Fluorescence in situ hybridization (FISH) is a nonradioactive cytogenetic technique which uses fluorescent probes binding only those parts of the chromosome with a high degree of sequence complementarity. It was developed in 1980 and had the goal to identify, and eventually quantify, the presence of given DNA sequences on chromosomes in order to define a spatial-temporal pattern of gene expression. FISH can be also used to detect and localize specific RNA targets, coding and non-coding RNA in cells, tumours and tissue samples.

The possibility to identify the exact positioning of a DNA sequence is the basic concept of in situ approaches. Historically, FISH and other in situ hybridization results played a primary role in mapping genes on human chromosomes. Results from these experiments were collected in databases, and they became very useful for the progress of the Human Genome Project (HGP).

From its development in the 1960s onwards, FISH largely benefitted from improvements of probe-labeling techniques and specific probe design strategies increasing its sensitivity. Its broad application in research and diagnostics are shown by the rise of the number of publications reporting FISH at the beginning of the early 1990s. In recent years, the combination of microfluidic techniques and FISH addresses limitations in probe consumption and hybridization times, making the experimental procedure more sustainable and adaptable to high-throughput developments. Now that the HGP is complete, scientists rarely use in situ hybridization simply to identify the chromosomal location of a human gene: in fact, nowadays there are many applications of this technique, principally focused on clinical diagnoses.

In the figure below, a timeline of fluorescence in situ hybridization developments.

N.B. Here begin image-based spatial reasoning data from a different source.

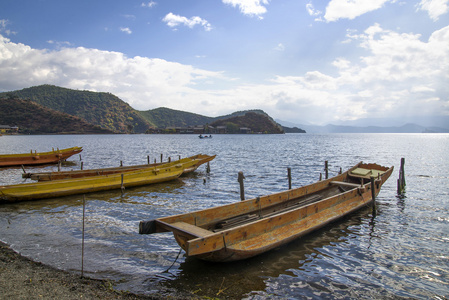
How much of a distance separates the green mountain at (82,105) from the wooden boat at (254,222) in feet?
608

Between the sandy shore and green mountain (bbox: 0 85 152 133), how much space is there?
18748cm

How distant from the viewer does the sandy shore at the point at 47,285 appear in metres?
5.56

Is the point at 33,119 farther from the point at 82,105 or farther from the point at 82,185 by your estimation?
the point at 82,185

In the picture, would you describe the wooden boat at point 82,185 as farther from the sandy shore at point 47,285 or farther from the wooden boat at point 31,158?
the wooden boat at point 31,158

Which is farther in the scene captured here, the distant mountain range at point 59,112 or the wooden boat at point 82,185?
the distant mountain range at point 59,112

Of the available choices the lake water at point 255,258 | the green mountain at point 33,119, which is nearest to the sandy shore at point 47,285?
the lake water at point 255,258

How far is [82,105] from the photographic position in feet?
607

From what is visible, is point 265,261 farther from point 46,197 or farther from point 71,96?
point 71,96

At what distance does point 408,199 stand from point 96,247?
58.8ft

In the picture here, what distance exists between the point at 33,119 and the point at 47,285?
527 feet

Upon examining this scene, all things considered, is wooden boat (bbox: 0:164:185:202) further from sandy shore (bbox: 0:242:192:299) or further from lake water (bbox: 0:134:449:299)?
sandy shore (bbox: 0:242:192:299)

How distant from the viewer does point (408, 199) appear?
17000 millimetres

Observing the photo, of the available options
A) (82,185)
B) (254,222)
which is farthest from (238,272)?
(82,185)

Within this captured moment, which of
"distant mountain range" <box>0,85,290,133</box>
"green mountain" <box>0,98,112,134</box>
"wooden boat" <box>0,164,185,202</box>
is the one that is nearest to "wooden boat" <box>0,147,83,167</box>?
"wooden boat" <box>0,164,185,202</box>
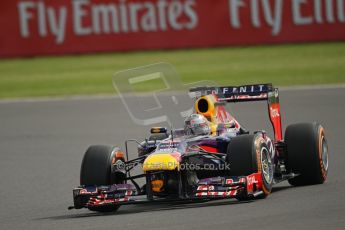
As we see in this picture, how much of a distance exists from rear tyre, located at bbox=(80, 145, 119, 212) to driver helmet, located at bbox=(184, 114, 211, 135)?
3.01 ft

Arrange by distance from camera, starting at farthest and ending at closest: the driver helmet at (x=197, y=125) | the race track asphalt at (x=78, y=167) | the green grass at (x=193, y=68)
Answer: the green grass at (x=193, y=68) < the driver helmet at (x=197, y=125) < the race track asphalt at (x=78, y=167)

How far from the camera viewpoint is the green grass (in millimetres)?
23406

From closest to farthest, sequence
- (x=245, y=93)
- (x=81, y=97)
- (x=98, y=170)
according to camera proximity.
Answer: (x=98, y=170) < (x=245, y=93) < (x=81, y=97)

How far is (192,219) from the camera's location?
29.1 feet

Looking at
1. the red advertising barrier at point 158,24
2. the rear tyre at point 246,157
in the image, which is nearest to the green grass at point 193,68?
the red advertising barrier at point 158,24

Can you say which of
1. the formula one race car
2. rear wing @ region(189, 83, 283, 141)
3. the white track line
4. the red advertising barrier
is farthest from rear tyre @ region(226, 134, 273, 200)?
the red advertising barrier

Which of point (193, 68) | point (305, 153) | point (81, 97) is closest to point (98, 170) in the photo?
point (305, 153)

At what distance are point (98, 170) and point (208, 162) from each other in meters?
1.14

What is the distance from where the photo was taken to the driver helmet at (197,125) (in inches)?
413

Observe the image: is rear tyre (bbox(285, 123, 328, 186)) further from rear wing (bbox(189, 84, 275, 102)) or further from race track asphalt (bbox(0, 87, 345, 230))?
rear wing (bbox(189, 84, 275, 102))

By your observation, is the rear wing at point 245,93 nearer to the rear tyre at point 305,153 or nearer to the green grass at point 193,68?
the rear tyre at point 305,153

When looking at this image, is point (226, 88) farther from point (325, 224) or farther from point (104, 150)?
point (325, 224)

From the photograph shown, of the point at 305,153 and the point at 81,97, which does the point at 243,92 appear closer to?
the point at 305,153

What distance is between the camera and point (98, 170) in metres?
10.1
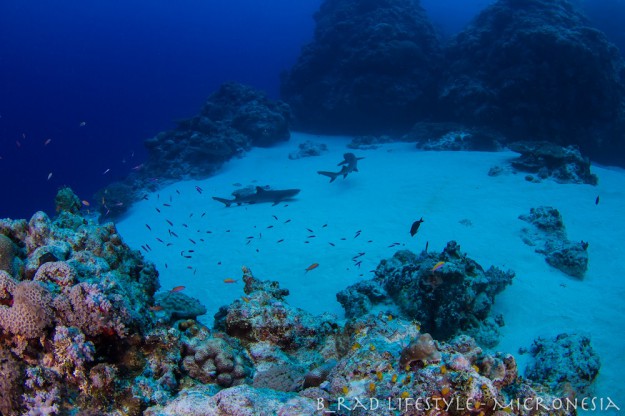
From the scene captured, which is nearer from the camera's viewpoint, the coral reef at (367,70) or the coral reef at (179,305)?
the coral reef at (179,305)

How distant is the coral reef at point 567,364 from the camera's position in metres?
5.19

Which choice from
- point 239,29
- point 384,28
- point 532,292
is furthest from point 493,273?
point 239,29

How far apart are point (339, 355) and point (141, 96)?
361ft

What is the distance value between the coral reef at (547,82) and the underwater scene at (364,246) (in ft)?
0.29

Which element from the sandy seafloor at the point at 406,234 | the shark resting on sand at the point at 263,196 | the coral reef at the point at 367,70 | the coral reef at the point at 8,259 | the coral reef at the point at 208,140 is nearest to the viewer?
the coral reef at the point at 8,259

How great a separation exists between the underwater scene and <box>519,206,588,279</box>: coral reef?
5 cm

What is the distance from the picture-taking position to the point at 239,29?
13125 cm

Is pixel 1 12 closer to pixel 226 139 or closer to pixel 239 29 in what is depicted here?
pixel 239 29

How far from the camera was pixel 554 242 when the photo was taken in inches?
358

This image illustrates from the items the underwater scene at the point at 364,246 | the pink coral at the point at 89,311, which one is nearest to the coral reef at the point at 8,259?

The earliest record of in situ hybridization is found by Gall and Pardue in 1969. First fluorescent versions of the technique (FISH) appeared in the 1970s, followed by direct probe labeling twenty years later. ‘Modern’ FISH includes developments in the probe design and production. The combination of microfluidics and FISH first appeared in the early 21st century. Events directly related to the development of FISH are shown in boxes.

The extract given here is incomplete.